“It’s kind of a funny story”: A narrative intervention for depression
Zusammenfassung
Since the start of the COVID-19 pandemic and the resulting lockdowns, rates of depression have substantially increased, motivating research on more scalable treatments, such as narrative interventions. Although previous research has examined the impact of various narrative interventions on mental health and well-being, these studies neglected to identify the types of fictional narratives that depression-prone individuals gravitate toward and those that serve to alleviate or exacerbate symptoms. My dissertation experimentally manipulated different features of fictional narratives, testing the effect of protagonist type (depressed versus non-depressed) and resolution type (positive versus negative) on narrative preferences and depression symptoms. Consistent with research implicating negative and self-focused attentional biases as characteristic of depression, results demonstrated that individuals scoring higher on trait depression positively rated narratives depicting a depressed (rather than a non-depressed) protagonist by way of greater identification and development of a parasocial bond with the depressed protagonist.
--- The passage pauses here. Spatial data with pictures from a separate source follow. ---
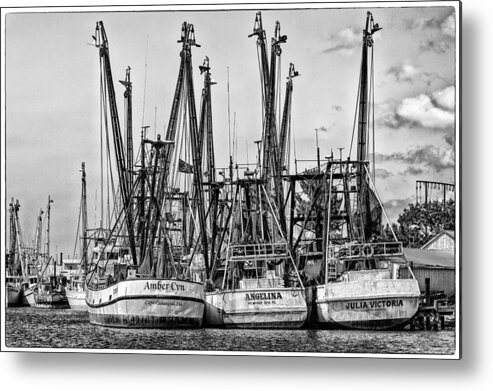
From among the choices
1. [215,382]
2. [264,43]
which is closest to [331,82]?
[264,43]

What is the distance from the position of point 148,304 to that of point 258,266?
4.00 ft

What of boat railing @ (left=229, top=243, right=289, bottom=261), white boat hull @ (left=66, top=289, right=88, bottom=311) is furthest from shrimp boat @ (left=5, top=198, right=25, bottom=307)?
boat railing @ (left=229, top=243, right=289, bottom=261)

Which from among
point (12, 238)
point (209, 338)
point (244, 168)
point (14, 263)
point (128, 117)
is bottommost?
point (209, 338)

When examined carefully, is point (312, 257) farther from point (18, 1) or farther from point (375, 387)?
point (18, 1)

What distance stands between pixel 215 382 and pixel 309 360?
832 mm

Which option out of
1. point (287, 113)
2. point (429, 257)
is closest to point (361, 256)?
point (429, 257)

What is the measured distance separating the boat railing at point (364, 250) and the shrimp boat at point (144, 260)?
4.65 ft

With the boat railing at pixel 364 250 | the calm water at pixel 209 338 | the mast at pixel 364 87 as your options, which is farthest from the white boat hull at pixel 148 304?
the mast at pixel 364 87

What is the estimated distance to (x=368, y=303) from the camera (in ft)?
35.4

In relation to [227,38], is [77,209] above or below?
below

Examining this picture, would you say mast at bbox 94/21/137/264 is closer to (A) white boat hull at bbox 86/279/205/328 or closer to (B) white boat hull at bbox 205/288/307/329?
(A) white boat hull at bbox 86/279/205/328

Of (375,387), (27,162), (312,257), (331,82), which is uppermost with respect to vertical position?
(331,82)

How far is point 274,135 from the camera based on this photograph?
34.1 feet

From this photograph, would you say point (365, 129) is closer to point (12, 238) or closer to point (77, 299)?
point (12, 238)
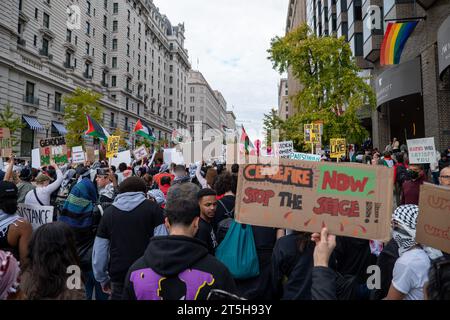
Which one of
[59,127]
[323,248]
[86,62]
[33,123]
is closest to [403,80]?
[323,248]

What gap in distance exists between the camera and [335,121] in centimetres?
2052

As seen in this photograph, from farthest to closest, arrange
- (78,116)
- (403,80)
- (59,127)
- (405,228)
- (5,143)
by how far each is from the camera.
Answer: (59,127) → (78,116) → (403,80) → (5,143) → (405,228)

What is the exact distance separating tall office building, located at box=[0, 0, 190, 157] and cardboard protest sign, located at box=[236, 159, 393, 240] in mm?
32985

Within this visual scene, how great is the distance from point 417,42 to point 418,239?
18214mm

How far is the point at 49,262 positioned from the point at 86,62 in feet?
161

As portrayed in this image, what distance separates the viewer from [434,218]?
2238mm

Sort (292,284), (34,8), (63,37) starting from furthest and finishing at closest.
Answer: (63,37) < (34,8) < (292,284)

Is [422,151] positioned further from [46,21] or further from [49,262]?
[46,21]

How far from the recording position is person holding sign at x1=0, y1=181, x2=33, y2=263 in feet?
10.6

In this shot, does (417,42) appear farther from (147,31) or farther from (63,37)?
(147,31)

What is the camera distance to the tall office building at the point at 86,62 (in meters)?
31.3

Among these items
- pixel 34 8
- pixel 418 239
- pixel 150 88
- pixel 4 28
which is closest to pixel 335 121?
pixel 418 239

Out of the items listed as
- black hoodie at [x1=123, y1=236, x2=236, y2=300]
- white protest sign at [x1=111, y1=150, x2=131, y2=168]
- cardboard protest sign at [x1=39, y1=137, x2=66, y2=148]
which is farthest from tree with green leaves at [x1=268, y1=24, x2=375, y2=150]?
black hoodie at [x1=123, y1=236, x2=236, y2=300]

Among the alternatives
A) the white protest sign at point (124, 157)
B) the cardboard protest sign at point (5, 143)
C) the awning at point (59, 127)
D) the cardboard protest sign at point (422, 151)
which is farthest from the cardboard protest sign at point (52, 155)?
the awning at point (59, 127)
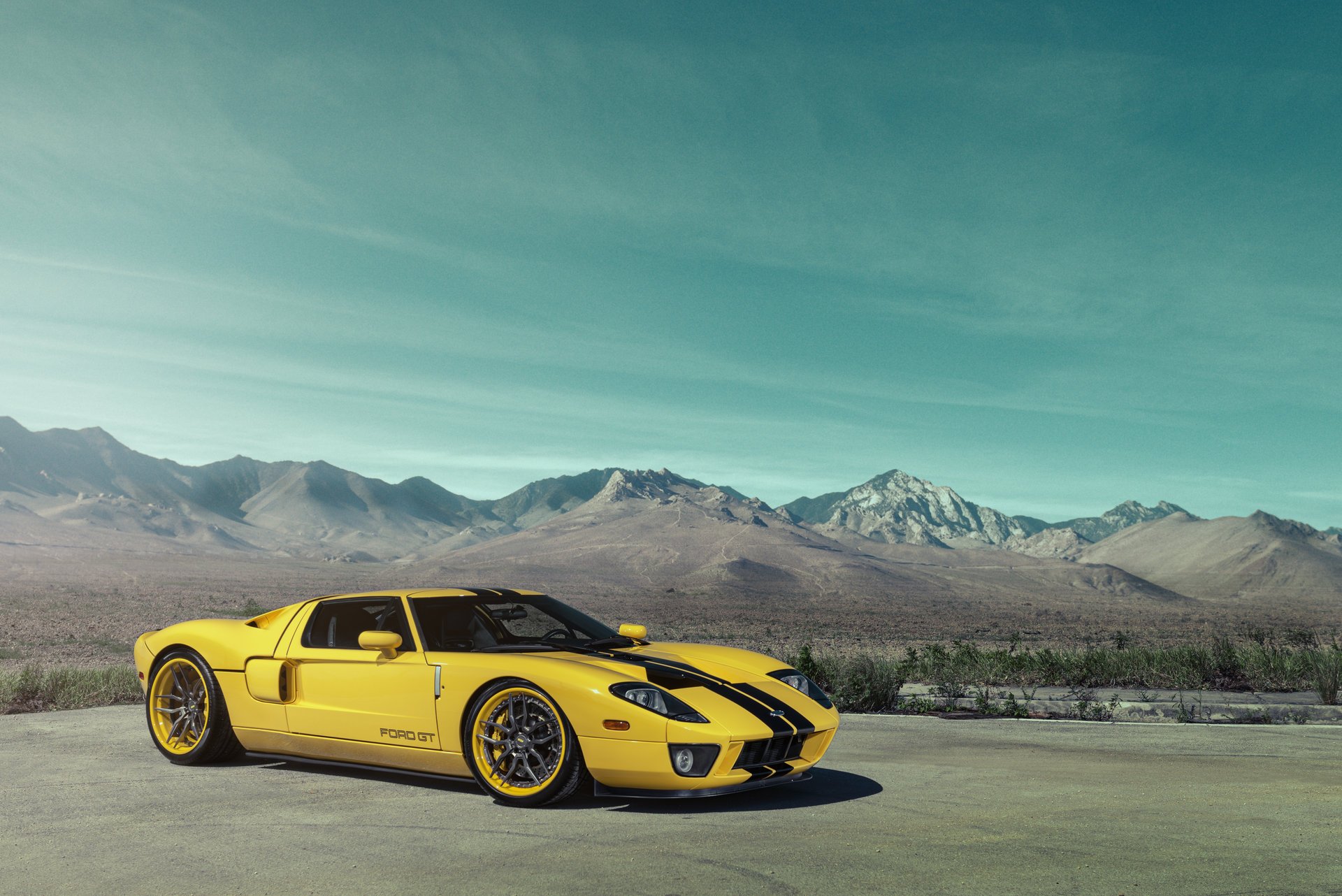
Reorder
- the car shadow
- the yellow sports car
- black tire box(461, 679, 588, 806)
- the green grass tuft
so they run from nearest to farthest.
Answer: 1. the yellow sports car
2. black tire box(461, 679, 588, 806)
3. the car shadow
4. the green grass tuft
In line with self-discrepancy theories of depression, results also showed that those scoring higher on trait depression used higher rates of negative emotion language—specifically, words relating to sadness—in a reactionary response to a narrative about a non-depressed protagonist with a positive resolution (rather than in response to narratives about a non-depressed protagonist with a negative resolution or a depressed protagonist with either a positive or negative resolution). The present findings inform research on bibliotherapy and depression, offering empirical insights on the specific narrative formulas and the contributing mechanisms that exacerbate depressive symptomology.